Loucura e poder, por Natanael Sarmento* 22/08/2025
22/08/2025 -
Quem é doido?
As ações desproporcionais do Presidente dos EUA creditam à insanidade. Mas, doido rasga dinheiro e corre atrás do trem. Donald Trump não faz uma coisa, nem outra. Tempo houve se simulava loucura para escapar ao serviço militar na guerra. Na era dos impérios capitalistas declaram guerras para obtenção de lucros.
Gatilho
Os estímulos de qualquer natureza - endógenos ou exógenos - que desencadeiam surtos psicóticos são gatilhos para os discípulos do Dr. Freud.
O gatilho destas notas sobre a loucura foi a postagem do Mario poeta sobre a aula de Nietzsche. O amigo poeta relembra que foi aluno meu no Colégio Radier, em 2016. Da lição do bigodudo, traz-nos a questão da normalidade enquanto controlo/pressão social.
Individual e coletivo
O fazer ou não fazer, individual e coletivo anômalos considerados loucura individualmente, todavia assimilados pelas coletividades, são normatizados. O popular, nadar contra a correnteza é coisa de doido. É simples quanto aparenta?
A descoberta da roda
Ideias preexistentes nas calendas gregas recebem pinceladas e se apresentam como a descoberta da pedra filosofal. Dos gênios inventores da roda. Nos anos de sacrifício à ciência na academia, entre outros, Michel Foucault era leitura obrigatória. “Vigiados e punidos” engolimos sua microfísica do poder.
Aprisionamento
A tese do aprisionamento de sistemas sutis de controle social que normalizam atitudes e mentes. Não ler Foucault mais constrangedor que Ariano Suassuna não ter ido à Disneylândia para a socialite.
Novelo de ouro e poder
Na mitologia grega os navegantes argonautas de Jasão buscavam o novelo de ouro dotado de propriedades mágicas e poderosas. O Poder que dá nome ao jornal virtual da era digital do Zé Nivaldo é uma questão mais antiga que os tempos homéricos.

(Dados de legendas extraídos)
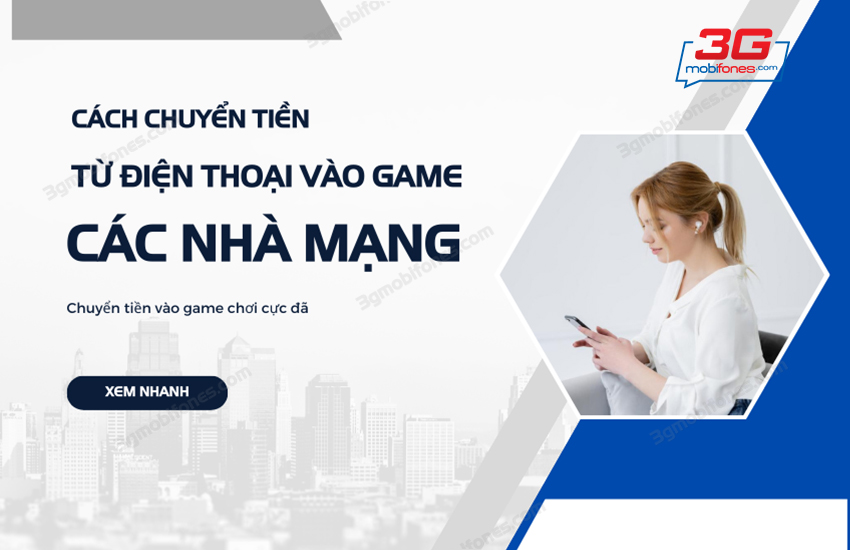 cach chuyen tien dien thoai vao game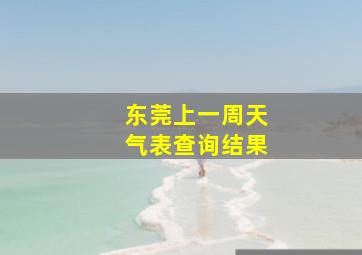 东莞上一周天气表查询结果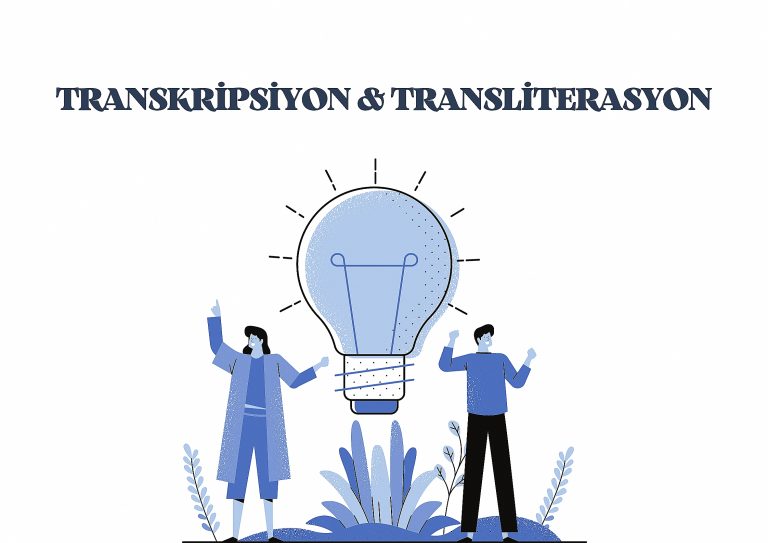Transkripsiyon ve Transliterasyon Nedir? Farkları Nelerdir?
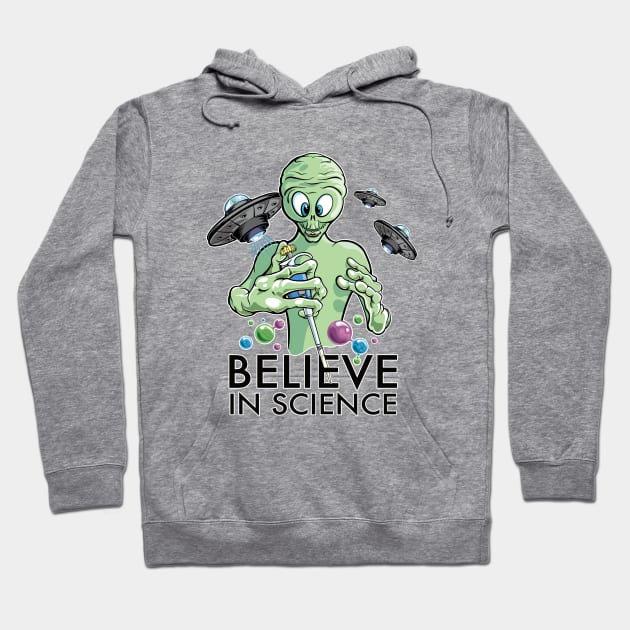 Believe in Science - Alien Scientist with Pipette Cartoon and DNA molecules Hoodie by SuburbanCowboy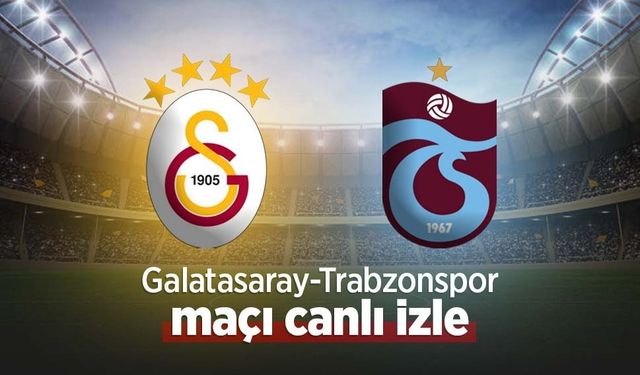 Galatasaray - Trabzonspor maçı canlı izle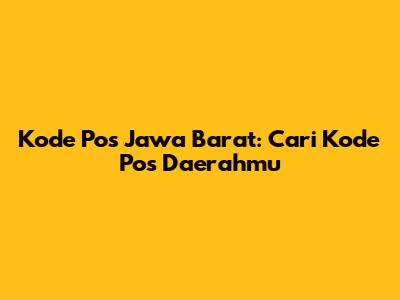 Kode Pos Jawa Barat: Cari Kode Pos Daerahmu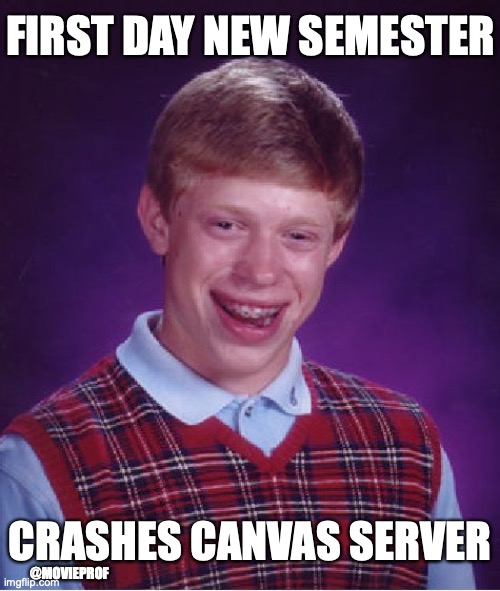 First Day School | FIRST DAY NEW SEMESTER; CRASHES CANVAS SERVER; @MOVIEPROF | image tagged in memes,bad luck brian | made w/ Imgflip meme maker
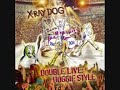 Time Will Tell - X-Ray Dog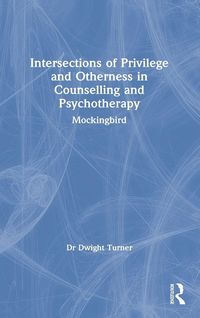 Produktbild: Intersections of Privilege and Otherness in Counselling and Psychotherapy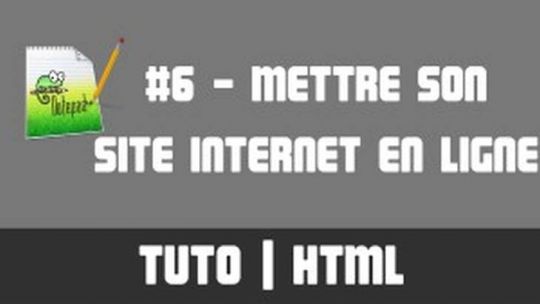 TUTO HTML - #6 Mettre son site internet en ligne (serveur FTP)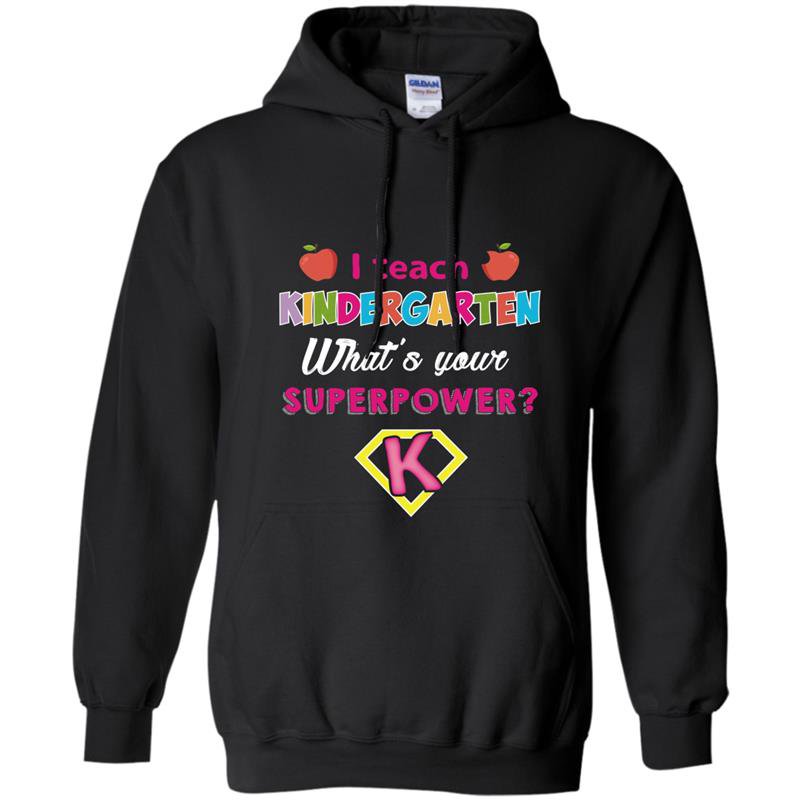 I teach kindergarten superhero whats your superpower Hoodie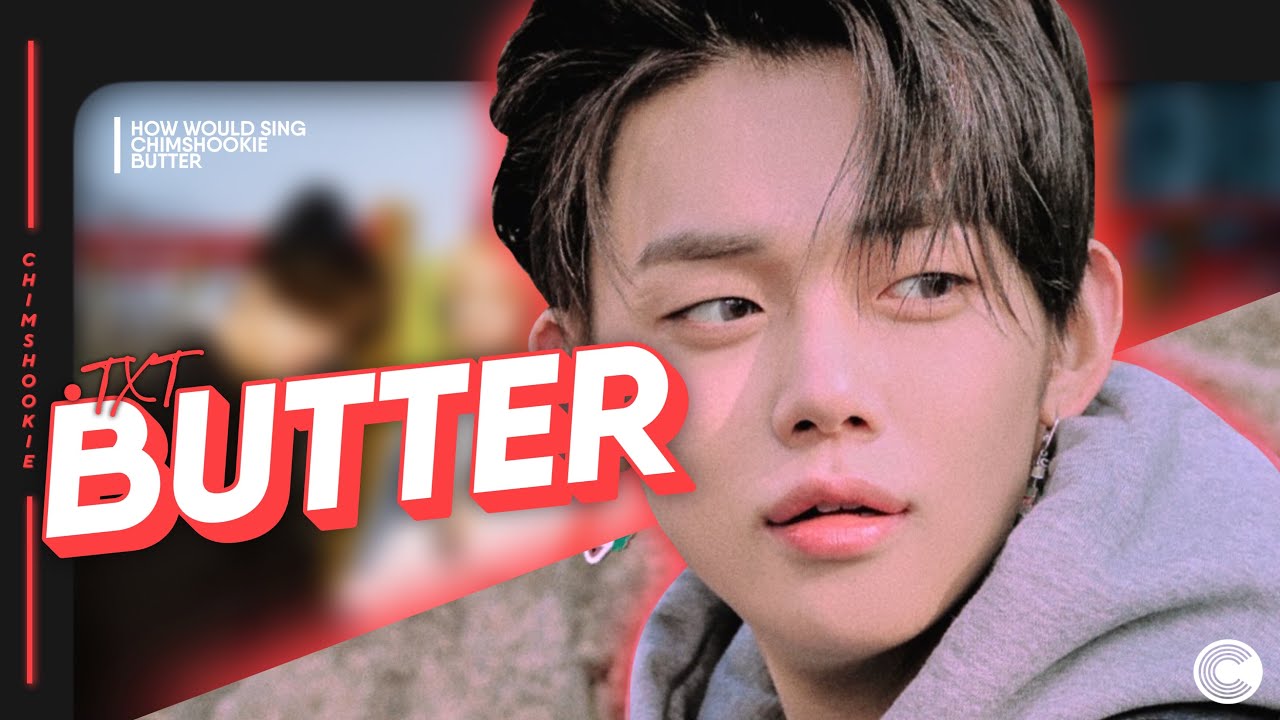 How Would TXT sing "BUTTER" by BTS • Line Distribution YouTube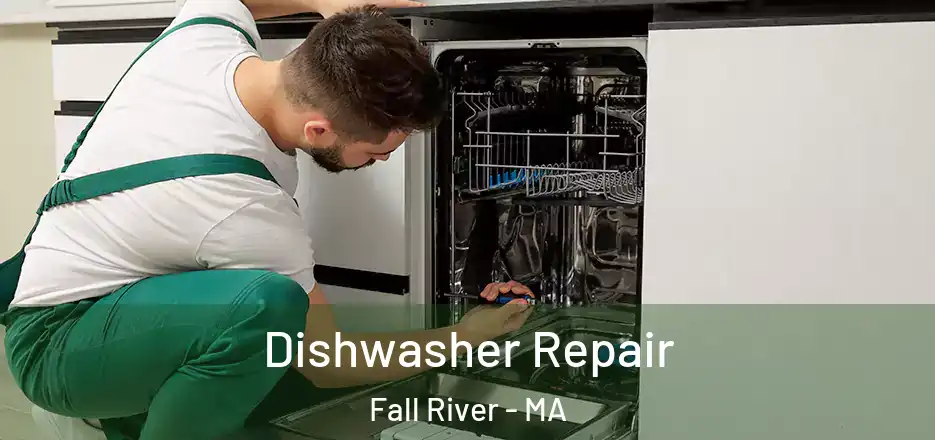 Dishwasher Repair Fall River - MA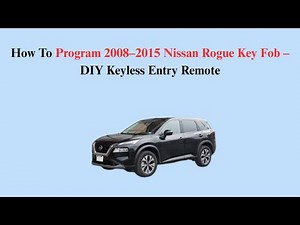 How To Program 2008–2015 Nissan Rogue Key Fob – DIY Keyless Entry Remote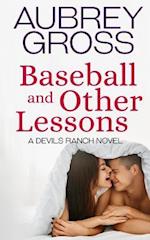 Baseball and Other Lessons (Devil's Ranch Book 2)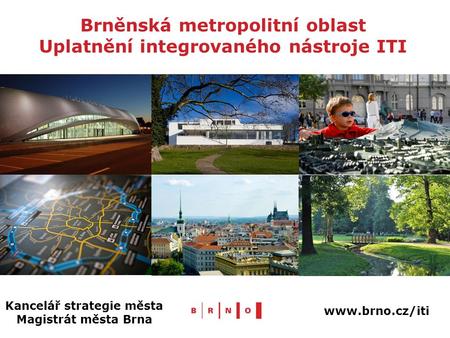 Brněnská metropolitní oblast Uplatnění integrovaného nástroje ITI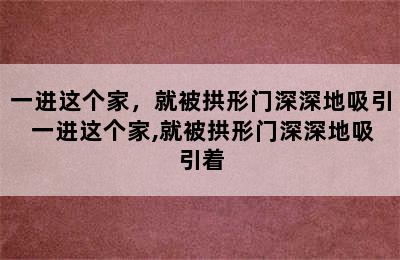 一进这个家，就被拱形门深深地吸引 一进这个家,就被拱形门深深地吸引着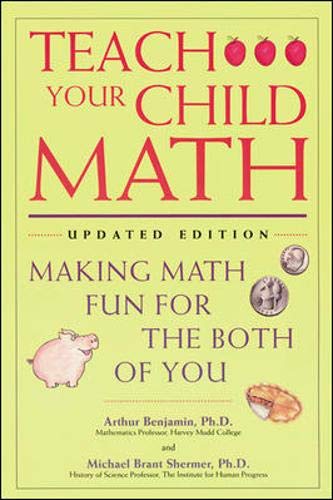 Teach Your Child Math: Making Math Fun for the Both of You
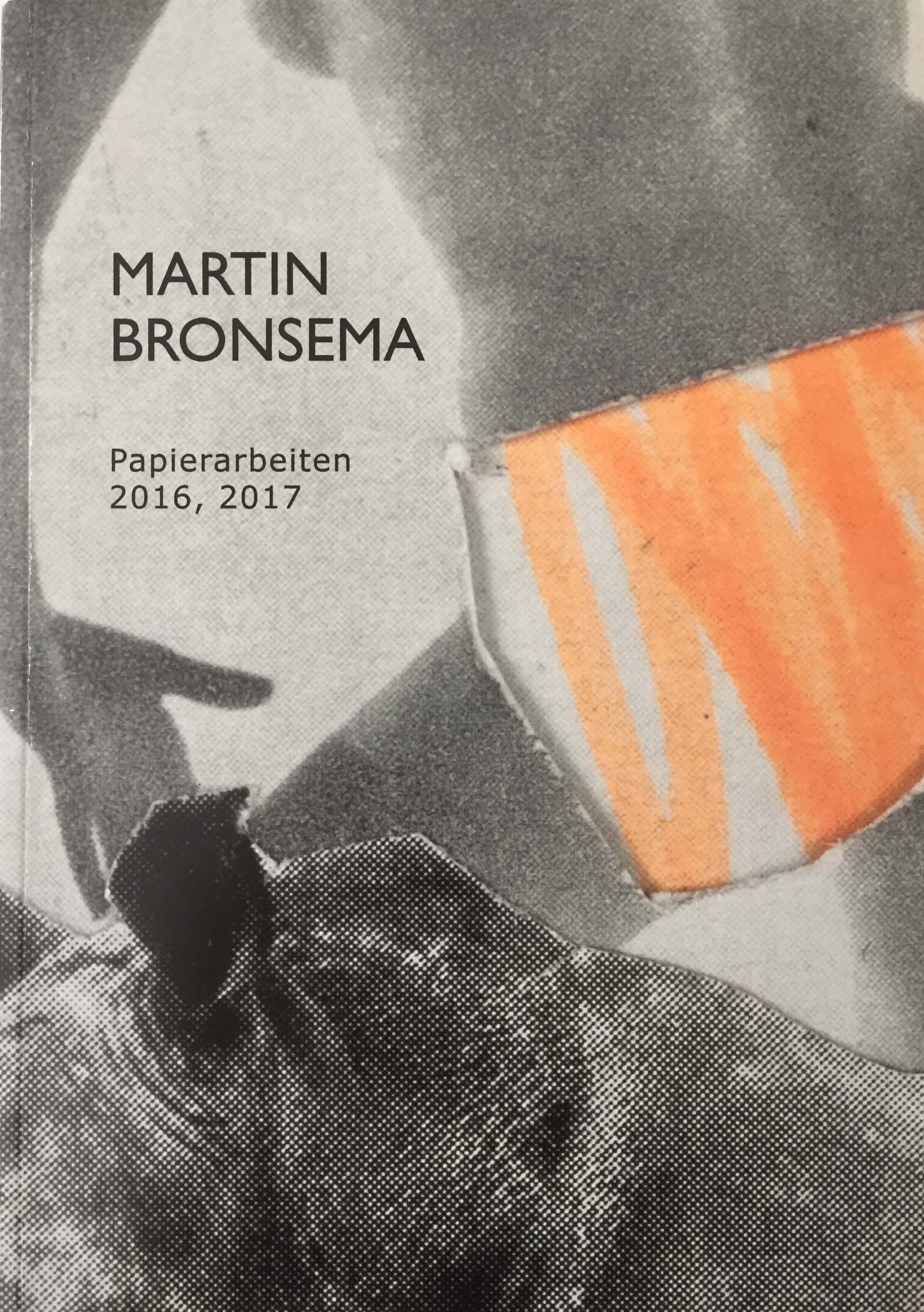 MARTIN BRONSEMA – EINBRECHENDE IDYLLE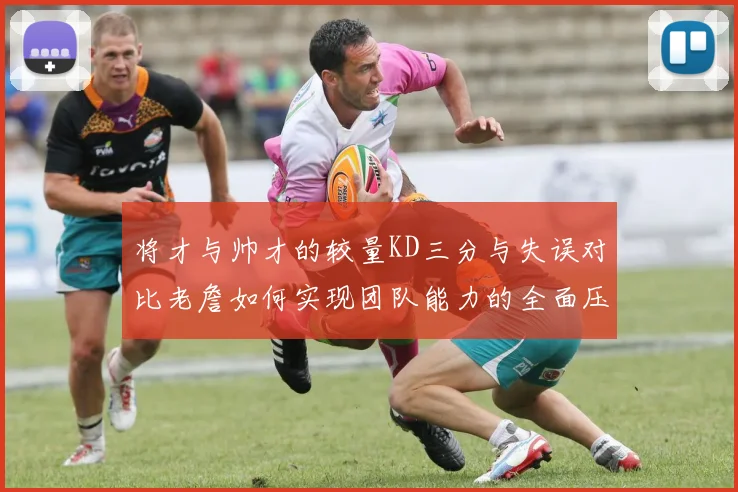 将才与帅才的较量KD三分与失误对比老詹如何实现团队能力的全面压制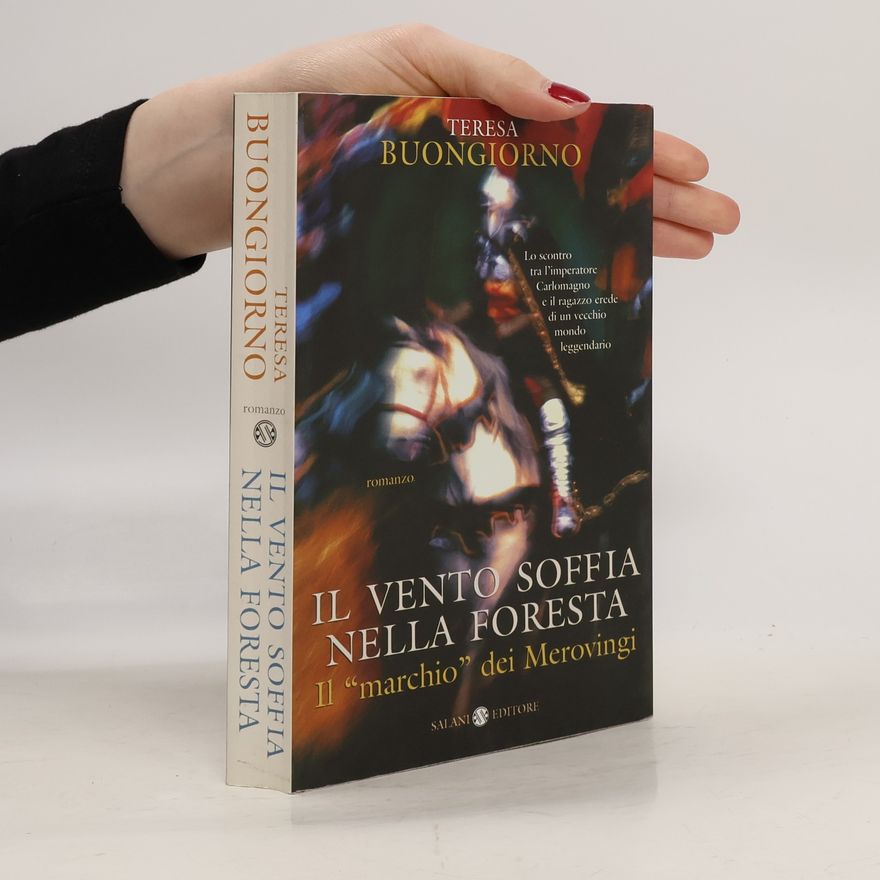 Teresa Buongiorno Il vento soffia nella foresta. Il «marchio» dei Merovingi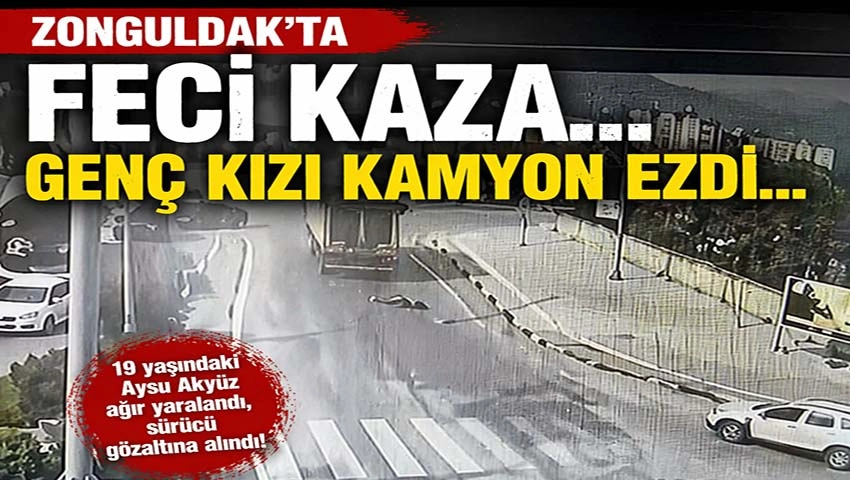 Zonguldak’ta feci kaza… Genç kızı kamyon ezdi…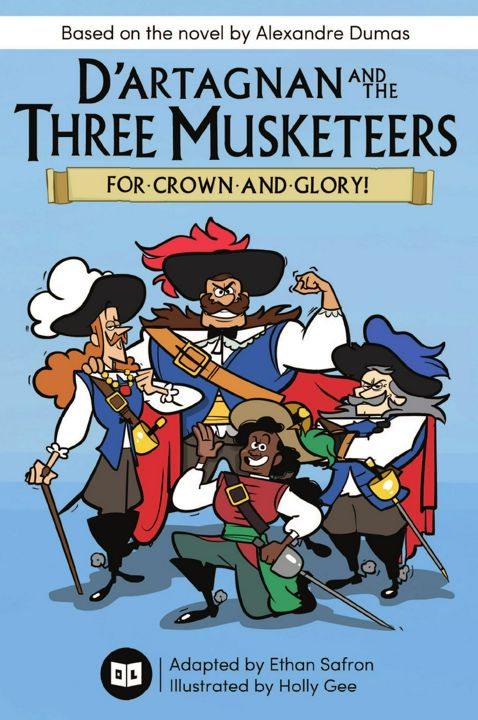 D'Artagnan and the Three Musketeers. For Crown and Glory!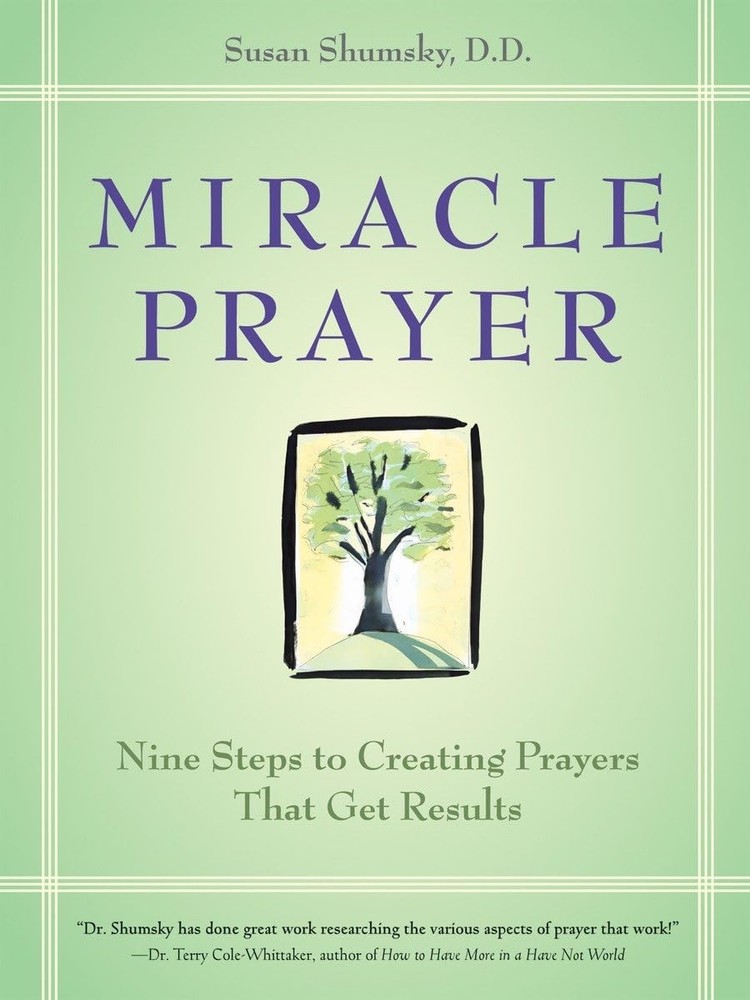 Miracle Prayer: Nine Steps to Creating Prayers That Get Results – paperback …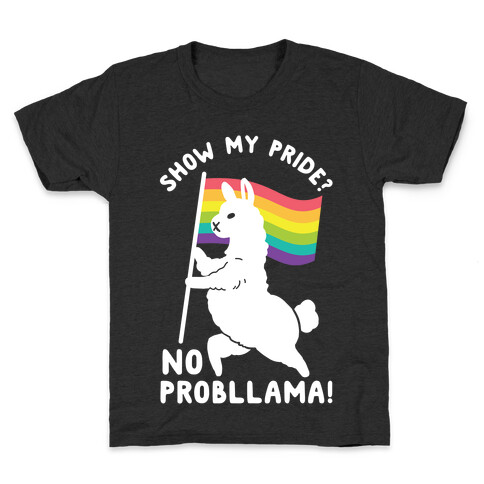 Show my pride? No Probllama Kids T-Shirt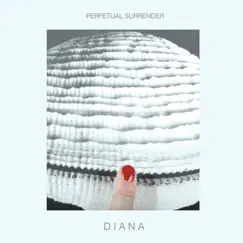 Perpetual Surrender - Single by DIANA album reviews, ratings, credits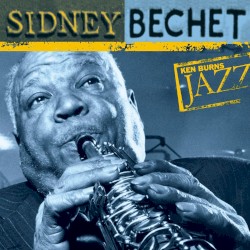 Ken Burns Jazz: Sidney Bechet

TAREFAS DO EXERCÍCIO
- A) Segundo o texto sobre loucura e poder, em que colégio e em que ano o poeta Mario foi aluno do autor?
- B) Por favor, traduza para o inglês esta frase do texto sobre loucura e poder: "Na era dos impérios capitalistas declaram guerras para obtenção de lucros."
As entradas são um material à parte, independente do texto.

SOLUÇÕES
- A) No Colégio Radier, em 2016.

- B) In the era of capitalist empires, wars are declared to obtain profits.